Pesquisadores podem solicitar consulta presencial na USP ou acessar reproduções digitais através do portal institucional. Recomenda-se contatar a biblioteca ou centro de documentação da USP para orientações específicas sobre horários e procedimentos.

### Quais tipos de documentos estão no acervo?

O acervo inclui correspondências, anotações manuscritas, rascunhos de artigos, materiais de seminários, anotações de leitura e documentação sobre atividades acadêmicas e de pesquisa de Milton Santos.

### Milton Santos ainda é lido nas universidades brasileiras?

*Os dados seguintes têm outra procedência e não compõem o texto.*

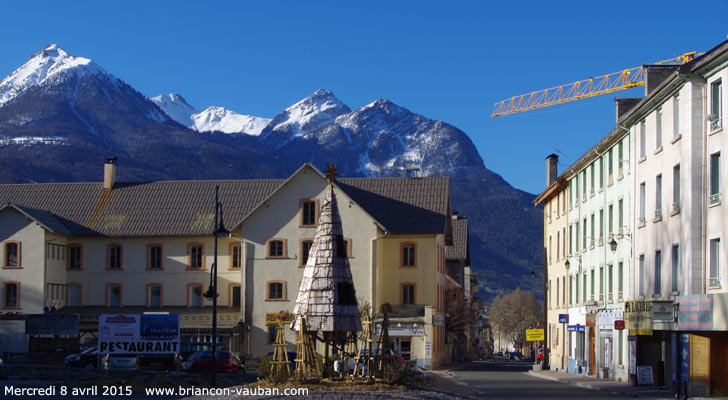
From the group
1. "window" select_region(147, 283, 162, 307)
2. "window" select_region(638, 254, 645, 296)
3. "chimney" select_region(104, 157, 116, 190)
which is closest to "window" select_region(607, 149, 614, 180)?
"window" select_region(638, 254, 645, 296)

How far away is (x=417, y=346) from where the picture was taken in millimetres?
66688

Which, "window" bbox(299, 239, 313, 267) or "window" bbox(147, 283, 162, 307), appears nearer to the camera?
"window" bbox(299, 239, 313, 267)

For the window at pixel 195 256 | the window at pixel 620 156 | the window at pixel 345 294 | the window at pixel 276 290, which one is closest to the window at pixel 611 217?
the window at pixel 620 156

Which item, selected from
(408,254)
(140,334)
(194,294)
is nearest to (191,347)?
(140,334)

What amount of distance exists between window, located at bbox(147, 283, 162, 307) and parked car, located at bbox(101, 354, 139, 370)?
2413 centimetres

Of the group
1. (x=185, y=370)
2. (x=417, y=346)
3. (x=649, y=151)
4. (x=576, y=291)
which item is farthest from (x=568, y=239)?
(x=185, y=370)

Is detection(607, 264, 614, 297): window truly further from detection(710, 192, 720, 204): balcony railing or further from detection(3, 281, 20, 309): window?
detection(3, 281, 20, 309): window

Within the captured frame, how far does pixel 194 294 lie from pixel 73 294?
8625 millimetres

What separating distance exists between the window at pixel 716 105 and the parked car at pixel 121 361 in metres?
26.5

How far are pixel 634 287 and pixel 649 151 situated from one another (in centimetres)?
660

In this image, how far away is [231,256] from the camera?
71438 mm

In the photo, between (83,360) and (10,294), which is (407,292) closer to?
(83,360)

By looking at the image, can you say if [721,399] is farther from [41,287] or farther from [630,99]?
[41,287]

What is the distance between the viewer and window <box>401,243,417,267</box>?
6919 centimetres
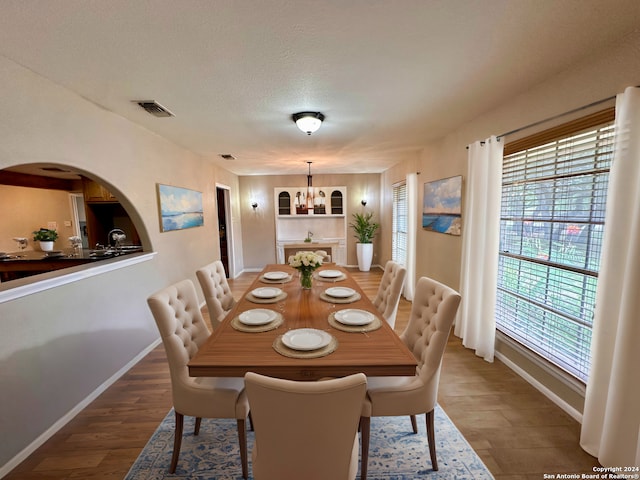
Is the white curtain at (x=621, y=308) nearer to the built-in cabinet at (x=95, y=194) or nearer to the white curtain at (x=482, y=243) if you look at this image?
the white curtain at (x=482, y=243)

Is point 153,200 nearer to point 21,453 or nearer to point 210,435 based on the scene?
point 21,453

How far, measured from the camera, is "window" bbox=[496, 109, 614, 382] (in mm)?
1688

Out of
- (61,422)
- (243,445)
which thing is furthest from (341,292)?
(61,422)

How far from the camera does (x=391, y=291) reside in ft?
7.36

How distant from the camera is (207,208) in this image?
4.51 metres

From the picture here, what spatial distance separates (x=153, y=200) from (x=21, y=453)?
220 cm

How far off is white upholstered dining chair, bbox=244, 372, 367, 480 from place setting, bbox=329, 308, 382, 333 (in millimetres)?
649

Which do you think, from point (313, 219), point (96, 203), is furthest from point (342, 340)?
point (313, 219)

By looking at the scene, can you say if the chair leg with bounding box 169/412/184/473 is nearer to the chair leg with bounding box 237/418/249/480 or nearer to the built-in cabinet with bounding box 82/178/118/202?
the chair leg with bounding box 237/418/249/480

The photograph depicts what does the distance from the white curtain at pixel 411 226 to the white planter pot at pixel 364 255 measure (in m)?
1.91

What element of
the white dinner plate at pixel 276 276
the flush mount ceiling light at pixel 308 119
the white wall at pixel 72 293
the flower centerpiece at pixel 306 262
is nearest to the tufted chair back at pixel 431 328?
the flower centerpiece at pixel 306 262

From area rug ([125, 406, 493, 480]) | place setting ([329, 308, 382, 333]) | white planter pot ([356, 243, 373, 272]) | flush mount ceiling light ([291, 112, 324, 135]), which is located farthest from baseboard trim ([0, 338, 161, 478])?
white planter pot ([356, 243, 373, 272])

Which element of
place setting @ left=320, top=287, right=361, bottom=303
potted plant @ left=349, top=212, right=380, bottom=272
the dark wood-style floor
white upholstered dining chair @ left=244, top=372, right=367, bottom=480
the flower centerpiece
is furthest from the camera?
potted plant @ left=349, top=212, right=380, bottom=272

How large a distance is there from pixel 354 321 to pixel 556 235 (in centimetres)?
168
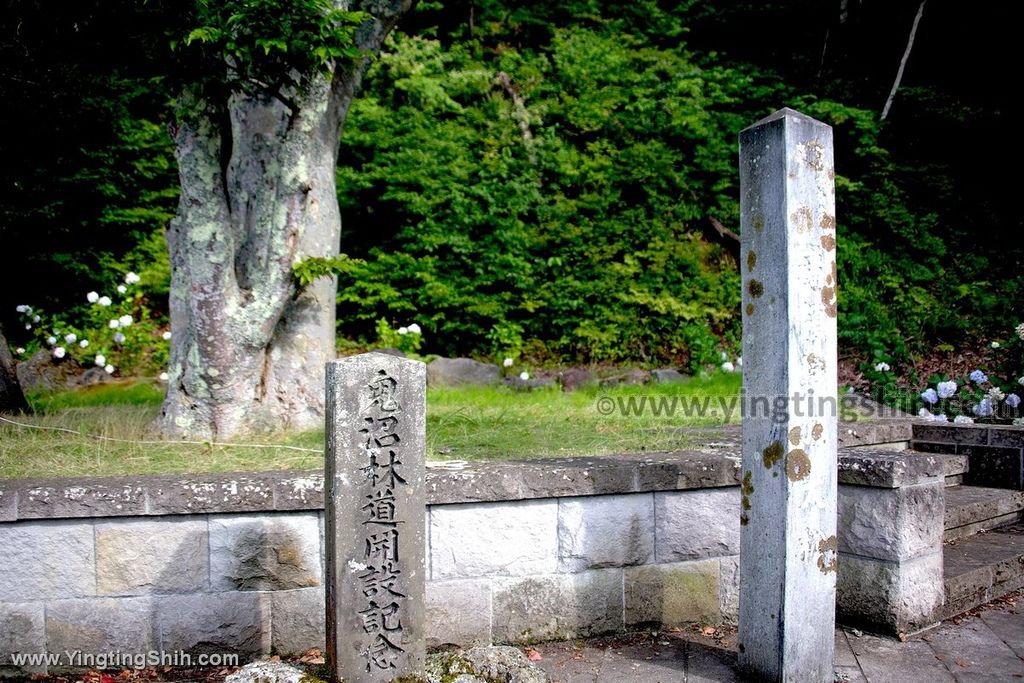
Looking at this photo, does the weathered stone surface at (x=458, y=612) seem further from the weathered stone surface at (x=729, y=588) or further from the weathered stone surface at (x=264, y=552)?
the weathered stone surface at (x=729, y=588)

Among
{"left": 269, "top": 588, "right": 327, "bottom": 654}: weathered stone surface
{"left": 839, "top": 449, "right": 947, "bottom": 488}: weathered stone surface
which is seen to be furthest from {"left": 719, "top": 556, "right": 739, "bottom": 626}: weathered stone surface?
{"left": 269, "top": 588, "right": 327, "bottom": 654}: weathered stone surface

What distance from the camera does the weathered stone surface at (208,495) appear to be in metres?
3.24

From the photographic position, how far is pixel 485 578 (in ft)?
11.5

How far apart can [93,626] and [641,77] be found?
9.46 metres

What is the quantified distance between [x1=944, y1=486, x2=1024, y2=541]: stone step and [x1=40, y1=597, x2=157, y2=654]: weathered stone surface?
4.17m

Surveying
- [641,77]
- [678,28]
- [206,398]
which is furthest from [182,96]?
[678,28]

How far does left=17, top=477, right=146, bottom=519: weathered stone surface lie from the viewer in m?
3.17

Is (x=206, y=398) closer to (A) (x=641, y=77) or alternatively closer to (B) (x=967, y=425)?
(B) (x=967, y=425)

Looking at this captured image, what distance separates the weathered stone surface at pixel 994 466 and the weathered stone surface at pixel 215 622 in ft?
15.3

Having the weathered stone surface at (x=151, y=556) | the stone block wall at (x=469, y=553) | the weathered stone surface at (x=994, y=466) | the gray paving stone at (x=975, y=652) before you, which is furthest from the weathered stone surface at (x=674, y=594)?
the weathered stone surface at (x=994, y=466)

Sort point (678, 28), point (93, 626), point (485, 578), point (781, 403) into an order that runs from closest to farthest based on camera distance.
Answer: point (781, 403)
point (93, 626)
point (485, 578)
point (678, 28)

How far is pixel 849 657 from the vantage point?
3383mm

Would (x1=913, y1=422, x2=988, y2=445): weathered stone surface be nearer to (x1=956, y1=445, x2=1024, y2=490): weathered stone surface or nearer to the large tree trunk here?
(x1=956, y1=445, x2=1024, y2=490): weathered stone surface

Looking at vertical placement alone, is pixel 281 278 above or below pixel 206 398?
above
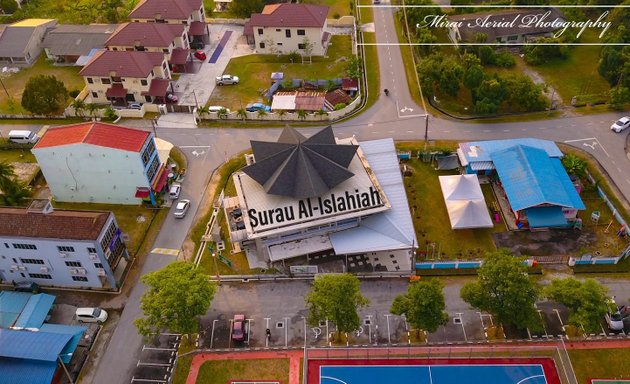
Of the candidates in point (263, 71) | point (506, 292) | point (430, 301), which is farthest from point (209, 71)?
point (506, 292)

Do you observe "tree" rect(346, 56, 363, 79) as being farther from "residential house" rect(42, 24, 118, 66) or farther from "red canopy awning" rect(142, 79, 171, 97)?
"residential house" rect(42, 24, 118, 66)

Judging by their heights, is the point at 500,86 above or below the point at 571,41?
below

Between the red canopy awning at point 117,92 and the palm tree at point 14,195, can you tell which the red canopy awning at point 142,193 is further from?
the red canopy awning at point 117,92

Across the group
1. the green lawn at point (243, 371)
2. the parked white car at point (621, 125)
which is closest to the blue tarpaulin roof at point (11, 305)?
the green lawn at point (243, 371)

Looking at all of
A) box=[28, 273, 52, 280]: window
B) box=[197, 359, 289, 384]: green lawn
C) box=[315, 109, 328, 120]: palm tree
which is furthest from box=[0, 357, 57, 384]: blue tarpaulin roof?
Answer: box=[315, 109, 328, 120]: palm tree

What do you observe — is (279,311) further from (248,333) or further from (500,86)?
(500,86)

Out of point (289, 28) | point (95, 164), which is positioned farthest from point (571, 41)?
point (95, 164)
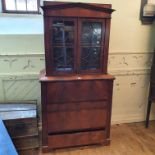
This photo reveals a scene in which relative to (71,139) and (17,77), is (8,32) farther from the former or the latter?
(71,139)

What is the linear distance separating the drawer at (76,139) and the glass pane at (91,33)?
0.95m

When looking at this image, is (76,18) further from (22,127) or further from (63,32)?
(22,127)

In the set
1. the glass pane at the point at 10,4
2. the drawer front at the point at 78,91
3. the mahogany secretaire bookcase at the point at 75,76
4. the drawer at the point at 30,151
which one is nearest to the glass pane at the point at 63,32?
the mahogany secretaire bookcase at the point at 75,76

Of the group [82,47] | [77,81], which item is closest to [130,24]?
[82,47]

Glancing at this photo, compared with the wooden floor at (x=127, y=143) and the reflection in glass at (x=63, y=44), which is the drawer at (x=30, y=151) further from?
the reflection in glass at (x=63, y=44)

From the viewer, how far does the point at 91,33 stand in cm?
196

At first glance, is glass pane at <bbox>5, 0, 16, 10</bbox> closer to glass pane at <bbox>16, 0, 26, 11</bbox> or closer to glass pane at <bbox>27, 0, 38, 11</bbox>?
glass pane at <bbox>16, 0, 26, 11</bbox>

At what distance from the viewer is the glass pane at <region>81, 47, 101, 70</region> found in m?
1.99

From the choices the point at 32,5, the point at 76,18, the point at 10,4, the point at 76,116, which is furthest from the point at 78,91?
the point at 10,4

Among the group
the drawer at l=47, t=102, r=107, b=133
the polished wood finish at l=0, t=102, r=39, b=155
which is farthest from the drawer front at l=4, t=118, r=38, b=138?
the drawer at l=47, t=102, r=107, b=133

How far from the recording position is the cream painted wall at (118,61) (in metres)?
2.25

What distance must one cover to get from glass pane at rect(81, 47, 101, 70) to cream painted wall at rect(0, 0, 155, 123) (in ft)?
1.61

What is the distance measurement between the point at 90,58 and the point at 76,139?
33.7 inches

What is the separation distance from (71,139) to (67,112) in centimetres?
31
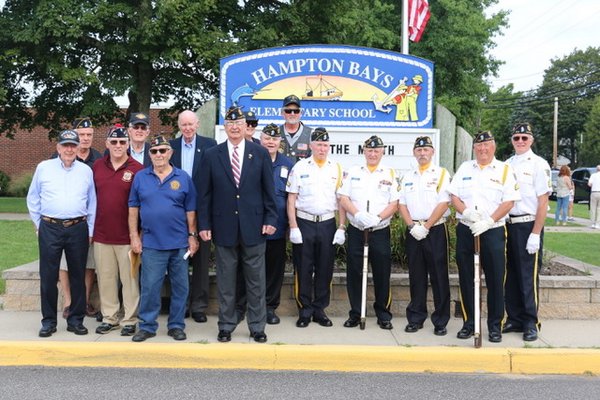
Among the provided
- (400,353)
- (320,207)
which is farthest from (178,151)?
(400,353)

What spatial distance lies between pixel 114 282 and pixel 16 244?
20.1ft

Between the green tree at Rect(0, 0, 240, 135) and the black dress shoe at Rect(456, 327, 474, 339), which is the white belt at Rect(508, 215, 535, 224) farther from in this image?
the green tree at Rect(0, 0, 240, 135)

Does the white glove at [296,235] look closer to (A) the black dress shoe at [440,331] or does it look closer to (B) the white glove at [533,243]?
(A) the black dress shoe at [440,331]

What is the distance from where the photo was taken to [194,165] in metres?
6.41

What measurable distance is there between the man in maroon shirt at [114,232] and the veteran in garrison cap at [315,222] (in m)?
1.59

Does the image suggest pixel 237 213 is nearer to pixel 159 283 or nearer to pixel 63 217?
pixel 159 283

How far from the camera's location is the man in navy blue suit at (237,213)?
5488mm

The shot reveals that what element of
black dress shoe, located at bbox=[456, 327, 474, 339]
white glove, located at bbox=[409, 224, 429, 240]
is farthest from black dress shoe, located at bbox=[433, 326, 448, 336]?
white glove, located at bbox=[409, 224, 429, 240]

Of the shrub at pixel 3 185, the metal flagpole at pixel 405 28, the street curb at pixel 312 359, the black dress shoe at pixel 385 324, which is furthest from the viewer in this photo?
the shrub at pixel 3 185

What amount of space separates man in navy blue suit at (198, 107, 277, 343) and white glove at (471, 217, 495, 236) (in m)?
1.83

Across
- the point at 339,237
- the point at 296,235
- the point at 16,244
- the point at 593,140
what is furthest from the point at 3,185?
the point at 593,140

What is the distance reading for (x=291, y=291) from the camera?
21.7 feet

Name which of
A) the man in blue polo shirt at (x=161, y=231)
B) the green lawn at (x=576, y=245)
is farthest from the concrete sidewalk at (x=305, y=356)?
the green lawn at (x=576, y=245)

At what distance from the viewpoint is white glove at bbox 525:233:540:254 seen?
18.4 ft
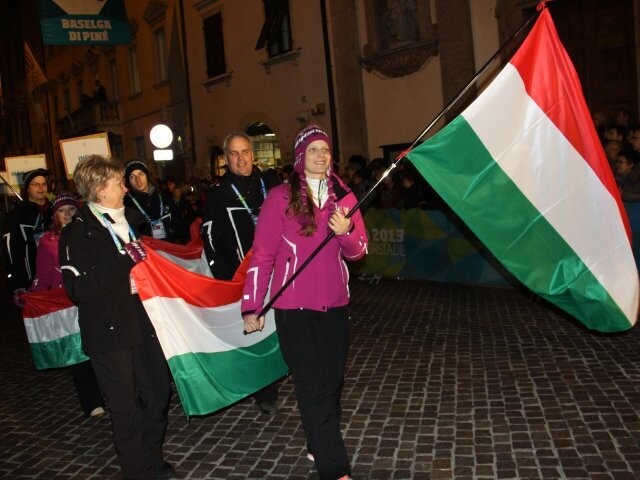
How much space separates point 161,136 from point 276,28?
6336 mm

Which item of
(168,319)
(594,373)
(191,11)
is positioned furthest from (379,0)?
(168,319)

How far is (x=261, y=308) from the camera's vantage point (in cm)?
400

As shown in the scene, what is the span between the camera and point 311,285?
3.89 m

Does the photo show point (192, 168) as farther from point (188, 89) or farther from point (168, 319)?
point (168, 319)

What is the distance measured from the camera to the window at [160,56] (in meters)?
25.9

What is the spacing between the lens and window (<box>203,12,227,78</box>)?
21.7 m

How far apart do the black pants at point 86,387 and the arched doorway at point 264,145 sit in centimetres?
1435

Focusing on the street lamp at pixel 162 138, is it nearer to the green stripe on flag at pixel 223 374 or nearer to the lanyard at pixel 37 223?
the lanyard at pixel 37 223

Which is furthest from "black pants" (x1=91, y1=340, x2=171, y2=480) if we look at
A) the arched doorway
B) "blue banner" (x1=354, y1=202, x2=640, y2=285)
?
the arched doorway

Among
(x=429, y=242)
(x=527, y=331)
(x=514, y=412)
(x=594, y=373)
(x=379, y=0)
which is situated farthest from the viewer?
(x=379, y=0)

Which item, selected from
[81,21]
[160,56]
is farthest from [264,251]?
[160,56]

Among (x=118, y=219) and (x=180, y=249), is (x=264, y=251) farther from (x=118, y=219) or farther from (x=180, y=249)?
(x=180, y=249)

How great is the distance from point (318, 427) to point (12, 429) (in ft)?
10.6

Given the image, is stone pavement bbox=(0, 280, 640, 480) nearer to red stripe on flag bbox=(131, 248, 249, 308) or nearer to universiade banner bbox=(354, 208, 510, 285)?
red stripe on flag bbox=(131, 248, 249, 308)
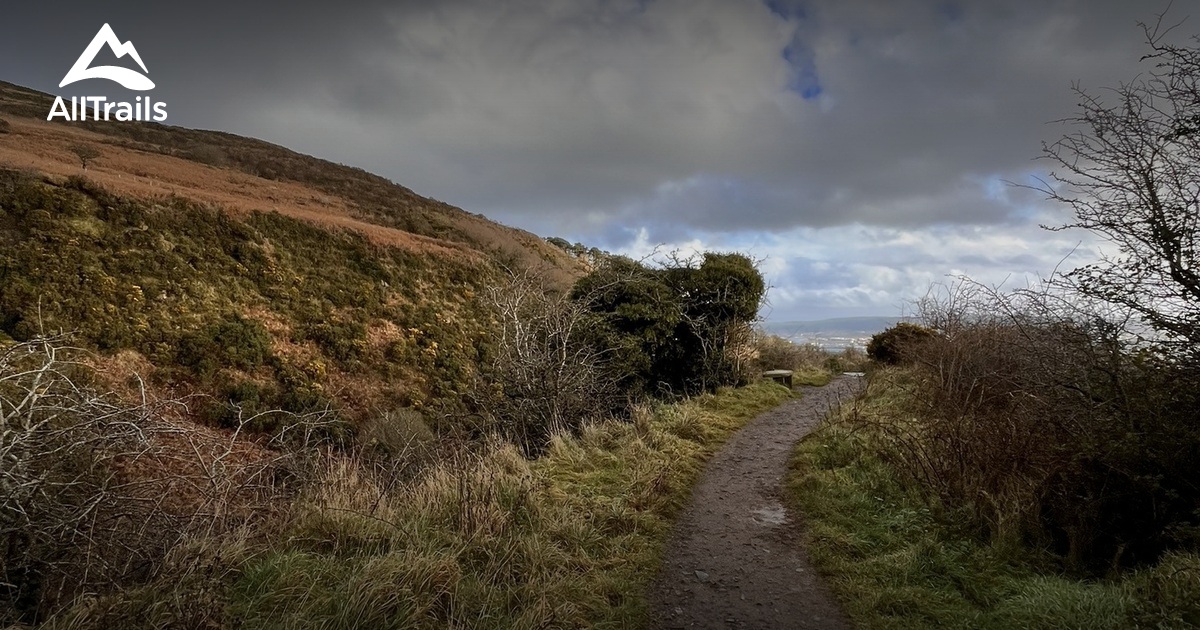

Sim. Milton Santos permanece referência fundamental nos cursos de geografia, história, sociologia e estudos críticos. Seu pensamento continua gerando pesquisas e debates nas universidades brasileiras e internacionais.

### O acervo revelou algo surpreendente sobre Santos?

Os documentos aprofundam a compreensão sobre como Santos construía seus argumentos, sua circulação intelectual internacional e sua preocupação constante com a formação de pesquisadores comprometidos com análises críticas.

### Por que preservar arquivos de intelectuais?

A preservação de acervos permite que futuras gerações de pesquisadores acessem não apenas as obras publicadas, mas também o processo de criação intelectual, oferecendo perspectivas mais completas sobre a história do pensamento e da cultura.